The SEC has historically used Administrative Law Judges (“ALJs”) to adjudicate enforcement proceedings brought by the commission. At present, a split exists in the circuit courts regarding whether this practice is constitutional and the issue may be decided by the Supreme Court this term. The decision will likely hinge on the Court’s interpretation of whether ALJs are “employees” or “inferior officers.” If deemed “inferior officers,” the use of ALJs under the current construct would be unconstitutional since their appointment has not historically been made in accordance with the Appointments Clause of the U.S. Constitution. Such a ruling could jeopardize prior decisions rendered by ALJs.
The two competing cases are Bandimere v. SEC, 844 F.3d 1168 (10th Cir. 2016) out of the U.S. Court of Appeals for the Tenth Circuit and Lucia v. SEC, 832 F.3d 277 (D.C. Cir. 2016) out of the U.S. Court of Appeals for the D.C. Circuit. The two courts reached opposite conclusions regarding whether an ALJ should be treated as an “inferior officer” that must be nominated in accordance with the requirements of the Appointments Clause of the Constitution. All interested parties have filed petitions for certiorari, which are pending before the Court.
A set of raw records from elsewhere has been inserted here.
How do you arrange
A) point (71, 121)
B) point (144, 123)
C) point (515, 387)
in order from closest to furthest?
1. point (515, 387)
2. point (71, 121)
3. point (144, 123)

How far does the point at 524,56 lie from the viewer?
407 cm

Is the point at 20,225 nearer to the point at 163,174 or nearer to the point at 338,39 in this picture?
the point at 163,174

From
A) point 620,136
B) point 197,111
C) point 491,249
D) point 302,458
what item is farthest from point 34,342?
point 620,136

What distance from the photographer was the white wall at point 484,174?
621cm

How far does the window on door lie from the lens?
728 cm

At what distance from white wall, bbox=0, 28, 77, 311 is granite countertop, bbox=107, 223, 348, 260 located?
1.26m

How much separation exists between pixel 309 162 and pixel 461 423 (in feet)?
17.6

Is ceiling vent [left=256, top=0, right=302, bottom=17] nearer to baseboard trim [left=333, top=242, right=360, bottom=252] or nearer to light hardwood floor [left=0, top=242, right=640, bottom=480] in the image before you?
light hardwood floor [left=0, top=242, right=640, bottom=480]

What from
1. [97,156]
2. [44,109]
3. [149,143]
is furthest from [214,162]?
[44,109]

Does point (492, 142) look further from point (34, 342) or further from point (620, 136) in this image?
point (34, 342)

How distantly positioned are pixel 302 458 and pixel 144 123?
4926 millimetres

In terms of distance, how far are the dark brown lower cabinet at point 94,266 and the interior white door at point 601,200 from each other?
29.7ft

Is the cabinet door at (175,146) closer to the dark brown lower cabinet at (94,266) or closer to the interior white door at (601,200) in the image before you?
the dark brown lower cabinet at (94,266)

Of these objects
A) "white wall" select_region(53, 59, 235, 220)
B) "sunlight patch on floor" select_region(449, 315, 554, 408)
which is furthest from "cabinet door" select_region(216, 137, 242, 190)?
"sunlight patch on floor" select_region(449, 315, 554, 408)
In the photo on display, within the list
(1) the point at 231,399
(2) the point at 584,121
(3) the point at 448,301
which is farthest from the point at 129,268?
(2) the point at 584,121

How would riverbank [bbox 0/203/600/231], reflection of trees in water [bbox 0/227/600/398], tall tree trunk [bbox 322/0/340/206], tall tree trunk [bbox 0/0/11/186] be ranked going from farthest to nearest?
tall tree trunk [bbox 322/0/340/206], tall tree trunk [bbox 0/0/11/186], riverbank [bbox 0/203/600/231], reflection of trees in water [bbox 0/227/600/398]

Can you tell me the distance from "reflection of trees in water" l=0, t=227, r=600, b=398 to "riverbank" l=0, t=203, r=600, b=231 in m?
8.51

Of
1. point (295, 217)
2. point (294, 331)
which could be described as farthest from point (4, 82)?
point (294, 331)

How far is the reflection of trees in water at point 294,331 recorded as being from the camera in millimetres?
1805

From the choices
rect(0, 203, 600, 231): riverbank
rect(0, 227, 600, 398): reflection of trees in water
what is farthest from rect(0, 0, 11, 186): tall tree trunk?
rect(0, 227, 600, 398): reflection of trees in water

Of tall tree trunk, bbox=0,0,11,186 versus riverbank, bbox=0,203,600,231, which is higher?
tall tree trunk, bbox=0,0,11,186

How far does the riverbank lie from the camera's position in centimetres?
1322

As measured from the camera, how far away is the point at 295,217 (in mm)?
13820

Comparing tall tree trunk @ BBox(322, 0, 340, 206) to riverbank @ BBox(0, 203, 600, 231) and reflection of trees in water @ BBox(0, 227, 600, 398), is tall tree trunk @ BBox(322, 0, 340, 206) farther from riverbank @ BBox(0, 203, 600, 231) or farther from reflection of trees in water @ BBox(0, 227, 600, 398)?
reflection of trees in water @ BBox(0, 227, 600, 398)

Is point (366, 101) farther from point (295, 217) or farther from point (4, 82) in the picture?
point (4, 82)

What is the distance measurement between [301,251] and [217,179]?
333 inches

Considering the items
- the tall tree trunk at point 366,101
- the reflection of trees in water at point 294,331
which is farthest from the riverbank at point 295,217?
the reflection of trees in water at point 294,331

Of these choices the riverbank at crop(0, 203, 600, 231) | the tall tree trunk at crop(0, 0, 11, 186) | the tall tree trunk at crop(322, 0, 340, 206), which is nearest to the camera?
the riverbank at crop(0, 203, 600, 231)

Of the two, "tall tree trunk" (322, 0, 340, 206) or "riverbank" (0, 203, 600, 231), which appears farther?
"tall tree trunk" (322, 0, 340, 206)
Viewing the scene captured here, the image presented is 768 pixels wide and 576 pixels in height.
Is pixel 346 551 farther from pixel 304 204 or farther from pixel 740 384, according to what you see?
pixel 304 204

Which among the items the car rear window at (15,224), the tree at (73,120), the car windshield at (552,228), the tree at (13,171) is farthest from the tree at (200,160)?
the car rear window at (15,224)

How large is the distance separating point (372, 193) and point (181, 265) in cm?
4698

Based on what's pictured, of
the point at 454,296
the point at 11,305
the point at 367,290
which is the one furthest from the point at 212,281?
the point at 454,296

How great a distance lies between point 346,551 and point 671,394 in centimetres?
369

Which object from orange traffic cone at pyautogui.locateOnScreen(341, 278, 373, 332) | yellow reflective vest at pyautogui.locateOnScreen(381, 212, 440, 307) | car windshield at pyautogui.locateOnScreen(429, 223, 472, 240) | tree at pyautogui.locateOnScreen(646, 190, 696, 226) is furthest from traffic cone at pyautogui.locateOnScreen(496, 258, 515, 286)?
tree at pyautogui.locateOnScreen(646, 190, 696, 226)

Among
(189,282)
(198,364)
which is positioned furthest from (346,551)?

In Bandimere, the SEC brought an enforcement action against David Bandimere, a Colorado businessman, for violation of various securities laws. The matter was referred to an ALJ who, after a hearing, barred him from the securities industry and imposed civil penalties. Bandimere challenged the ALJ decision by alleging, among other things, that the use of an ALJ violated the Appointments Clause of the Constitution, which provides:
[The President] shall nominate, and by and with the Advice and Consent of the Senate, shall appoint Ambassadors, other public Ministers and Consuls, Judges of the Supreme Court, and all other Officers of the United States whose Appointments are not herein otherwise provided for…
The Tenth Circuit examined the role and authority of an ALJ to determine whether they are more akin to an “inferior officer,” which “connotes a relationship with some higher ranking office or officers below the President” or whether they are merely subordinate employees. The court ultimately determined that ALJs had “significant discretion” in “carrying out…important functions” in their role as quasi-judges, which is a hallmark characteristic of an “inferior officer” as defined in prior cases within the circuit. Based on this determination, the SEC’s decision predicated on the ALJ opinion was set aside.
By contrast, in Lucia, the D.C. Circuit held that ALJs were merely employees whose appointment did not need to comport with Constitutional requirements. The court in Lucia instead believed that ALJs were more akin to employees because they lack “final decision making authority” even though their decisions carry significant weight and are generally adopted by the SEC. In contrast to the 10th Circuit, the finality of the decision-making process is one of three criteria established in prior D.C. Circuit decisions to determine whether someone is defined as an “inferior officer.”
The outcome of this debate will have a great impact on the forum for future SEC enforcement proceedings and potentially create opportunities for appeal in prior ALJ adjudications.